Data Integrity and the Hash Chain

Every stage of the extraction pipeline produces files that depend on the output of the previous stage. The XML produces the extraction, the extraction produces the embeddings, and the embeddings enable semantic search. But what happens if you re-download the XML, or re-extract with a different model? The downstream files become stale — they were built from data that no longer matches.

The hash chain is a simple mechanism that detects this staleness automatically. Each downstream artifact records the SHA-256 hash of the input it was built from. When you run a command that uses those artifacts, the tool recomputes the hash and compares. If they don’t match, you get a warning.

The Chain

BILLS-*.xml ──sha256──▶ metadata.json (source_xml_sha256)
                              │
extraction.json ──sha256──▶ bill_meta.json (extraction_sha256)
extraction.json ──sha256──▶ embeddings.json (extraction_sha256)
                              │
vectors.bin ──sha256──▶ embeddings.json (vectors_sha256)

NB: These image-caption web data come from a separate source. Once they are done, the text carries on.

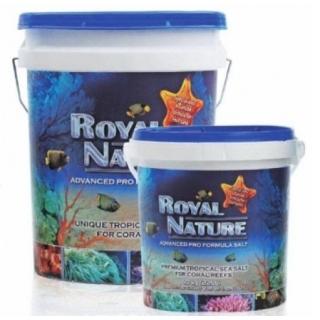 Морская соль для аквариума ROYAL NATURE Tropical Sea Salt 1 кг, на развес.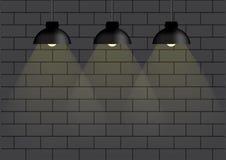 Lâmpada preta e iluminação na ilustração do fundo da parede Fotografia de Stock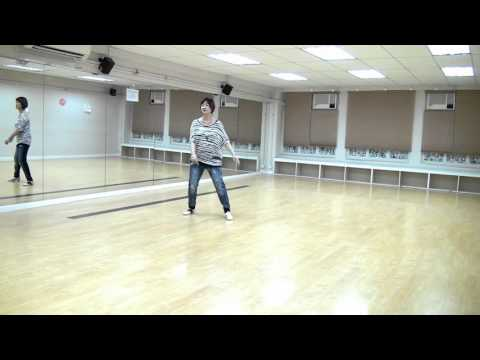 Never Turn It Down EZ by Jessica Carlson Line Dance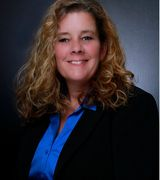 Kris Maroney, Agent in West Chester, PA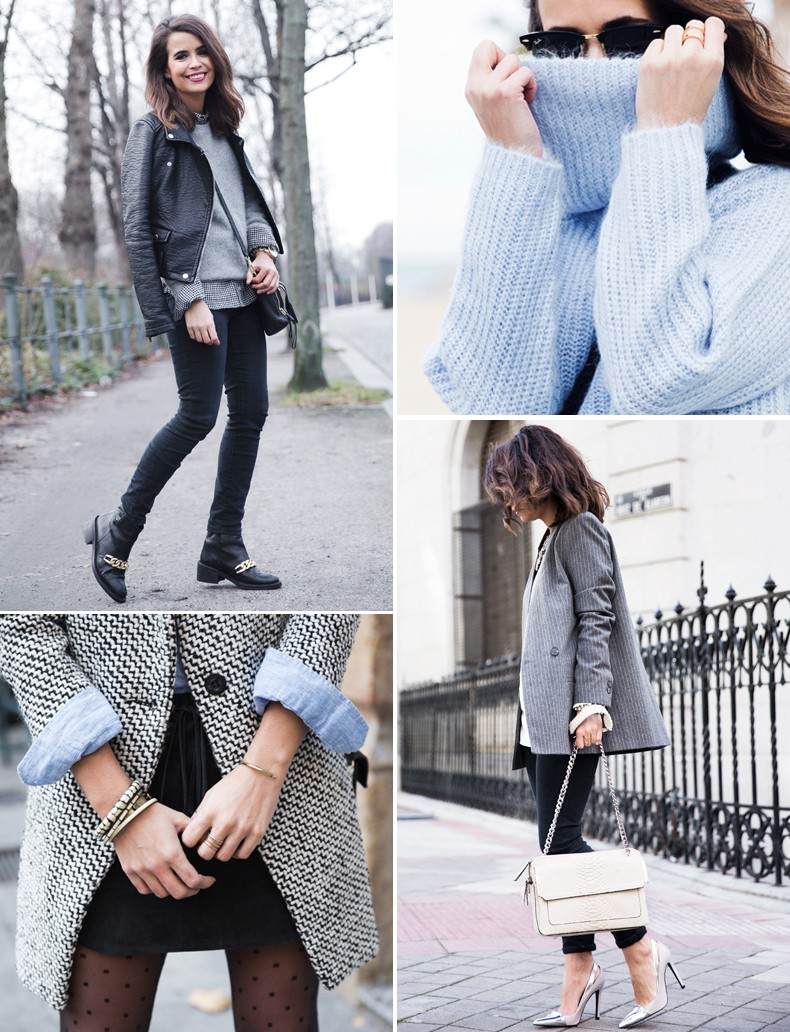 Best_Of_Collage_Vintage-Outfits-2014-8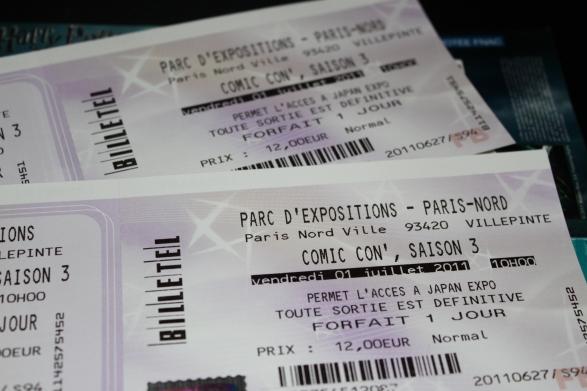 Comic Con' 2011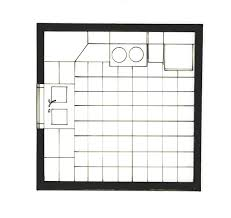 kitchen floor plans free collections of design a kitchen floor plan for free free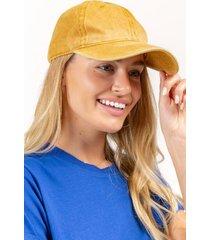 classic baseball hat - mustard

Four links, each connecting an input to the artifact that records its hash:

Link 1: Source XML → Metadata

When extraction runs, it computes the SHA-256 hash of the source XML file (BILLS-*.xml) and stores it in metadata.json:

{
  "model": "claude-opus-4-6",
  "source_xml_sha256": "a3f7b2c4e8d1..."
}

If someone re-downloads the XML (perhaps a corrected version was published), the hash in metadata.json no longer matches the file on disk. This tells you the extraction was built from a different version of the source.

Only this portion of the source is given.